==== DATA TO USE

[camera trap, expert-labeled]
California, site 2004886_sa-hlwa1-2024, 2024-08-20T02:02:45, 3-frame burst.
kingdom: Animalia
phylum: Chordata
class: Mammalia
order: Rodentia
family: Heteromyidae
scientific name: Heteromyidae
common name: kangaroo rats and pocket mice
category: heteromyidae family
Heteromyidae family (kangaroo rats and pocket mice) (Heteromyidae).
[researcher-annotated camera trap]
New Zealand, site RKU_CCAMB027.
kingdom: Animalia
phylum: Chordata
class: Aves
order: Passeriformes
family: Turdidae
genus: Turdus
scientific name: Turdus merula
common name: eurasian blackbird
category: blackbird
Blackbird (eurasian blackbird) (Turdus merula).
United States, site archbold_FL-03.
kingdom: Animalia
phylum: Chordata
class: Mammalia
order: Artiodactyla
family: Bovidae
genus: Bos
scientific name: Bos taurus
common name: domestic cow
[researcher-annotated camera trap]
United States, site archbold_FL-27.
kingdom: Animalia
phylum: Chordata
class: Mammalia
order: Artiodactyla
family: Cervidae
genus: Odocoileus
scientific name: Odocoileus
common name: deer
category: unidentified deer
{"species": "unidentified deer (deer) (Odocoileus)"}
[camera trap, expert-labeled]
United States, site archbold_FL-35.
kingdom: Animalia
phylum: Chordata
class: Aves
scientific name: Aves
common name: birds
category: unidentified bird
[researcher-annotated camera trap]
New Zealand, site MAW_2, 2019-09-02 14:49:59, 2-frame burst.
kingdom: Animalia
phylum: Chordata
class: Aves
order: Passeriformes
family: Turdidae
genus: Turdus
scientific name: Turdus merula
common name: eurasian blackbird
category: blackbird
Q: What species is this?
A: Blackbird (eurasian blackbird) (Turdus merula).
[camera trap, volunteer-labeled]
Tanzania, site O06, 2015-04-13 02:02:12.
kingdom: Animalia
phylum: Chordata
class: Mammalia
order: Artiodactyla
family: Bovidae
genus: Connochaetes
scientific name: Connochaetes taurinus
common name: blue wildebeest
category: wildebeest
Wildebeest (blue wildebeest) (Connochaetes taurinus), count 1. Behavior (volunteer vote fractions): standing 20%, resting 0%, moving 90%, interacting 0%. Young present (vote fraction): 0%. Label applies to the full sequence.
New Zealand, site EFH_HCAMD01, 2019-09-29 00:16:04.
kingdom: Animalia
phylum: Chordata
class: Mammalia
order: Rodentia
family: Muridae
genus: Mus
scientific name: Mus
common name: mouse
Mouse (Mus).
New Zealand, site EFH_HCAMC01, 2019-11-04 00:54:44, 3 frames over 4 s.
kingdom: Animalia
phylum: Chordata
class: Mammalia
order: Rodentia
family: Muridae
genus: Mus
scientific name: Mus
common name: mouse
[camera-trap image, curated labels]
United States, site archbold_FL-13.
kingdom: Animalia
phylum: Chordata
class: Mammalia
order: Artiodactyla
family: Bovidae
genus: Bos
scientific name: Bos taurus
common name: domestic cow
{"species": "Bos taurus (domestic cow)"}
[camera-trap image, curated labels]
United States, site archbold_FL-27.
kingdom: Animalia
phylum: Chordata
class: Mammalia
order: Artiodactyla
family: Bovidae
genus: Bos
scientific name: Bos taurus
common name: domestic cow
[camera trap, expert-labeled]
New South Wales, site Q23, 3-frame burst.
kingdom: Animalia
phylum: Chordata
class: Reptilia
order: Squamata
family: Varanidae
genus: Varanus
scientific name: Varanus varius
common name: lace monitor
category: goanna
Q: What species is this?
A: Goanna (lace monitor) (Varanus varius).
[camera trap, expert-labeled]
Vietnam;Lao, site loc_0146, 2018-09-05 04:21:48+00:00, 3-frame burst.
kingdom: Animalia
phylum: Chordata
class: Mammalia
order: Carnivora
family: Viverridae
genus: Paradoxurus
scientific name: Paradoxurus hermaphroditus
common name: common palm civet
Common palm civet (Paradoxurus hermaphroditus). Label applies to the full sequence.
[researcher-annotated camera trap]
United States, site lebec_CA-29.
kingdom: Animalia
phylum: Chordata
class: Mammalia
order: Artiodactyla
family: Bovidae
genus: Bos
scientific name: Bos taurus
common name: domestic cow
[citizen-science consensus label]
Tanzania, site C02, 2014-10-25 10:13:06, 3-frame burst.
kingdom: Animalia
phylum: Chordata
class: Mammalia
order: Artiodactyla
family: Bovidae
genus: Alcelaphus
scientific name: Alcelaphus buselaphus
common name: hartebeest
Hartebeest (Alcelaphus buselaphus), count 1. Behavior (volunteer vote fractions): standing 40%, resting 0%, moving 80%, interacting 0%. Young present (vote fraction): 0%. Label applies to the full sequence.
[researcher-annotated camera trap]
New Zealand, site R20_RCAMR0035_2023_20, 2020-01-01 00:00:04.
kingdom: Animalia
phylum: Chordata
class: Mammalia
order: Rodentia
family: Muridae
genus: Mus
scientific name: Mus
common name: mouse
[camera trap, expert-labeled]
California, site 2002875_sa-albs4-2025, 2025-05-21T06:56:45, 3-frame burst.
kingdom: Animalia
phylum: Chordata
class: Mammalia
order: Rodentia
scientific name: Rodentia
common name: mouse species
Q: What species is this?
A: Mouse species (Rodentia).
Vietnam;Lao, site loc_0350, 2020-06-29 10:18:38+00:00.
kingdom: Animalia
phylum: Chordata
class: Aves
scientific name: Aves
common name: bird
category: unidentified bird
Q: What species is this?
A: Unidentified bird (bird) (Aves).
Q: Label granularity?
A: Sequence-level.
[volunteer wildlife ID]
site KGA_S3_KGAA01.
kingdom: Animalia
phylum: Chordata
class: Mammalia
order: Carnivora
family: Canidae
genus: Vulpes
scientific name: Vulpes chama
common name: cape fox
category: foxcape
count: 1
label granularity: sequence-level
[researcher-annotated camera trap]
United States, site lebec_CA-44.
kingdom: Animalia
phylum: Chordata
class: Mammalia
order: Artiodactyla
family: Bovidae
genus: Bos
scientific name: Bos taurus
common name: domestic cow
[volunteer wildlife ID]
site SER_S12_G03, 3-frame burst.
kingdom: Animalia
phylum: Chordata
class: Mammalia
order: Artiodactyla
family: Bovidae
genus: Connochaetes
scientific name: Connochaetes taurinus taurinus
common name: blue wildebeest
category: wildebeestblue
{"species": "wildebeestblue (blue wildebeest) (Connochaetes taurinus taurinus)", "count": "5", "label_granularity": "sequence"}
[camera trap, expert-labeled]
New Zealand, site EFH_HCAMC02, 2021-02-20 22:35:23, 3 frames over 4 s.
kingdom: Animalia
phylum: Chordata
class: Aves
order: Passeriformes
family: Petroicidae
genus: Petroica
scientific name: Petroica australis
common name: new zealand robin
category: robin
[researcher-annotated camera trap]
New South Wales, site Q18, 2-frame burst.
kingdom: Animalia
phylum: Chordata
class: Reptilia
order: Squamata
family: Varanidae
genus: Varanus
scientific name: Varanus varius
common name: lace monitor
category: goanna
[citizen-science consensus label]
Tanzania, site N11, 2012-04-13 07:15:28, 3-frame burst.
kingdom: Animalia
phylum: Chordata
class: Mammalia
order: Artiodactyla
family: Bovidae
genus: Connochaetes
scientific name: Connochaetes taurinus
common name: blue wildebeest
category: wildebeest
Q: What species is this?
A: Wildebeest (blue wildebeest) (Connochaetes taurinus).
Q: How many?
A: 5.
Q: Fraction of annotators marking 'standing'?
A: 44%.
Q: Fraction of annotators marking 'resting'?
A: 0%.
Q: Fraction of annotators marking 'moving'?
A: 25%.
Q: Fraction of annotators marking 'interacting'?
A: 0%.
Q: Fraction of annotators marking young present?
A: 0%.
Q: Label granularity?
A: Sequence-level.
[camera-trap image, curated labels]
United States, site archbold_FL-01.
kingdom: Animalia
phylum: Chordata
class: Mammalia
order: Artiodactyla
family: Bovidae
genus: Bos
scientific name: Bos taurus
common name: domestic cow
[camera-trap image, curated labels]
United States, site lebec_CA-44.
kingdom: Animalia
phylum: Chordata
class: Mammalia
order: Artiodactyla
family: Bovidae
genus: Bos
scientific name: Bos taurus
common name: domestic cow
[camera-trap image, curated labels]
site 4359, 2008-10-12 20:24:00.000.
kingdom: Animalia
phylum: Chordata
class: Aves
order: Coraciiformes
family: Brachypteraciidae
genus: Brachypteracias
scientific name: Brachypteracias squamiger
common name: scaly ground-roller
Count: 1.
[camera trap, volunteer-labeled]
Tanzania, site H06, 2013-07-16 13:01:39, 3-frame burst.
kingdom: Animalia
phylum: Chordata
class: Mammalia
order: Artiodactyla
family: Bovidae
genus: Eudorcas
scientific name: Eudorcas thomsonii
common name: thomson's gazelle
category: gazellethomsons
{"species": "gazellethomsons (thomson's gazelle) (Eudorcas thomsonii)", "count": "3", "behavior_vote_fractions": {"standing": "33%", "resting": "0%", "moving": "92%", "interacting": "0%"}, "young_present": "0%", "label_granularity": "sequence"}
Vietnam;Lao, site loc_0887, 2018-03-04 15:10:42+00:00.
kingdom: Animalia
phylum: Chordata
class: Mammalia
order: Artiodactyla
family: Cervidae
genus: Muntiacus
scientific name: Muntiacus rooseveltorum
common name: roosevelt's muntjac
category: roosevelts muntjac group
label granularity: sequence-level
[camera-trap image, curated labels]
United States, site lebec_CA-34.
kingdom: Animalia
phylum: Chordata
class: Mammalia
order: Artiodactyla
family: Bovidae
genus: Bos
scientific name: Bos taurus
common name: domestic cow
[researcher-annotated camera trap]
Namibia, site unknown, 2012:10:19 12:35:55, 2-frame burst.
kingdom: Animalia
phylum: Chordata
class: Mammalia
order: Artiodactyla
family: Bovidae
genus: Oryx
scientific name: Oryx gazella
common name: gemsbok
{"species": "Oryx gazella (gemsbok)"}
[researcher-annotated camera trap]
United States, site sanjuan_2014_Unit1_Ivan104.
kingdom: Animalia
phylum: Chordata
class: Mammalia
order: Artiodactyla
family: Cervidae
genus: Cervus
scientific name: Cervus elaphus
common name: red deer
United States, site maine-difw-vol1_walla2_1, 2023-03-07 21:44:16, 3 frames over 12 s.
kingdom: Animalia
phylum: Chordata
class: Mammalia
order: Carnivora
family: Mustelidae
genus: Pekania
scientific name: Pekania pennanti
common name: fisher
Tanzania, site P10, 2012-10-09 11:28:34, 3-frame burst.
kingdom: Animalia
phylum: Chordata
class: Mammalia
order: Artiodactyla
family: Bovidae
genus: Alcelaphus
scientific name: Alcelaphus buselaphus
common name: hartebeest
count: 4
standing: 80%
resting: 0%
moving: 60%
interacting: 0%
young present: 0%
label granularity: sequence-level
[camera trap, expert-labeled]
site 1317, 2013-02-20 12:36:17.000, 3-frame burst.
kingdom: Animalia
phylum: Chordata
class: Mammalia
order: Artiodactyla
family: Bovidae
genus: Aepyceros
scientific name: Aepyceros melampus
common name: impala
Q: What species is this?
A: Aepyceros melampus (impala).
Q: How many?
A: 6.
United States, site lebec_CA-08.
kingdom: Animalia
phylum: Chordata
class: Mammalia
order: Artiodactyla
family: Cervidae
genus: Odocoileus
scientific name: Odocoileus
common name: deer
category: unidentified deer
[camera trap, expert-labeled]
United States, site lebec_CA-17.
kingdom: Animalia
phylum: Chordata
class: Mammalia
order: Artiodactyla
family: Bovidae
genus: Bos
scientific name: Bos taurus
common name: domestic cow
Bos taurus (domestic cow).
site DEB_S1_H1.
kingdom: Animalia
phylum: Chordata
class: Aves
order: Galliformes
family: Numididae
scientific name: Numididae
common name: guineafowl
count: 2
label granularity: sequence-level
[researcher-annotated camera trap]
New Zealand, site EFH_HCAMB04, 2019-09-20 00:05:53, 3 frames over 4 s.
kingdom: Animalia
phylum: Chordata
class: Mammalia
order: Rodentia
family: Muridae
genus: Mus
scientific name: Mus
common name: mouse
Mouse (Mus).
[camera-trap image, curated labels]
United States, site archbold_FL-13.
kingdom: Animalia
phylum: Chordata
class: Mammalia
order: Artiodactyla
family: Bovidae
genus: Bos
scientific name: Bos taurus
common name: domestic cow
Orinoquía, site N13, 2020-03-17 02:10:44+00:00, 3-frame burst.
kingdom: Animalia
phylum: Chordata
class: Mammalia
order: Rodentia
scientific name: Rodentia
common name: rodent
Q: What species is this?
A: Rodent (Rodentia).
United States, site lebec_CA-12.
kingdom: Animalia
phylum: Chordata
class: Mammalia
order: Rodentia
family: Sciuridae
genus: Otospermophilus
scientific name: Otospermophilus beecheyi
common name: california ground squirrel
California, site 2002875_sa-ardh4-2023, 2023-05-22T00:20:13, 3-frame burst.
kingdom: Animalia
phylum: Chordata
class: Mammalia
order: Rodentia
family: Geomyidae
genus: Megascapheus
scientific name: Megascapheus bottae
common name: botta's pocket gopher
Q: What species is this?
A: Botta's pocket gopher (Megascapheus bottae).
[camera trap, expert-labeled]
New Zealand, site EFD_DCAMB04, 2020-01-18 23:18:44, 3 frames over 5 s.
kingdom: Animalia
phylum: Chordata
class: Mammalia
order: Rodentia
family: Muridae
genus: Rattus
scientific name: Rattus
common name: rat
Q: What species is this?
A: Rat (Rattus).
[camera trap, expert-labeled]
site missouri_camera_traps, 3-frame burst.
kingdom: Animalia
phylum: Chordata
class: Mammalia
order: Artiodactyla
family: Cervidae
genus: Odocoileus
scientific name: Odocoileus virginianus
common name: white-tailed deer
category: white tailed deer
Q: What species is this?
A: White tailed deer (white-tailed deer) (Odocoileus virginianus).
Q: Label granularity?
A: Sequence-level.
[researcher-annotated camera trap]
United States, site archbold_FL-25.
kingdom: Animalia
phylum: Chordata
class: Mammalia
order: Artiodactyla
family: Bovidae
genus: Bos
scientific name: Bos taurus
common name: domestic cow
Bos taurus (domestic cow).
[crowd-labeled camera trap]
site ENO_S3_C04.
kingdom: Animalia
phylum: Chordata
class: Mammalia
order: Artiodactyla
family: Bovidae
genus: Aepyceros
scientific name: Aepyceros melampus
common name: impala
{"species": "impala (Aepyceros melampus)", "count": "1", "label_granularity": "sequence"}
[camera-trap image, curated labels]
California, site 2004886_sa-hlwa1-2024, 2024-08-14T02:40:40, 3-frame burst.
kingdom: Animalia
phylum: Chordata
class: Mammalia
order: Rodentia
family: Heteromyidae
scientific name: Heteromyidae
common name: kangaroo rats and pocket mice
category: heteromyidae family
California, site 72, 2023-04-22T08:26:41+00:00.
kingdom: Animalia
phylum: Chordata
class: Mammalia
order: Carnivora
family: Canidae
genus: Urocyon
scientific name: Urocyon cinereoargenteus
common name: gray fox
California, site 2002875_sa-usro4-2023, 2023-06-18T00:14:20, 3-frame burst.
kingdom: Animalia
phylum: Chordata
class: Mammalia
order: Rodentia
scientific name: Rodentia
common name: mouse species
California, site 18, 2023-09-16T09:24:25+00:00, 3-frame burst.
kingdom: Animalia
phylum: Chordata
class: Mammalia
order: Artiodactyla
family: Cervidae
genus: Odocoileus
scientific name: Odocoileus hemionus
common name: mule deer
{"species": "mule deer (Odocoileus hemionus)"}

========

Wherever the word "frames" turns up in the records, copy out the line it is on.

New Zealand, site EFH_HCAMC01, 2019-11-04 00:54:44, 3 frames over 4 s.
New Zealand, site EFH_HCAMC02, 2021-02-20 22:35:23, 3 frames over 4 s.
United States, site maine-difw-vol1_walla2_1, 2023-03-07 21:44:16, 3 frames over 12 s.
New Zealand, site EFH_HCAMB04, 2019-09-20 00:05:53, 3 frames over 4 s.
New Zealand, site EFD_DCAMB04, 2020-01-18 23:18:44, 3 frames over 5 s.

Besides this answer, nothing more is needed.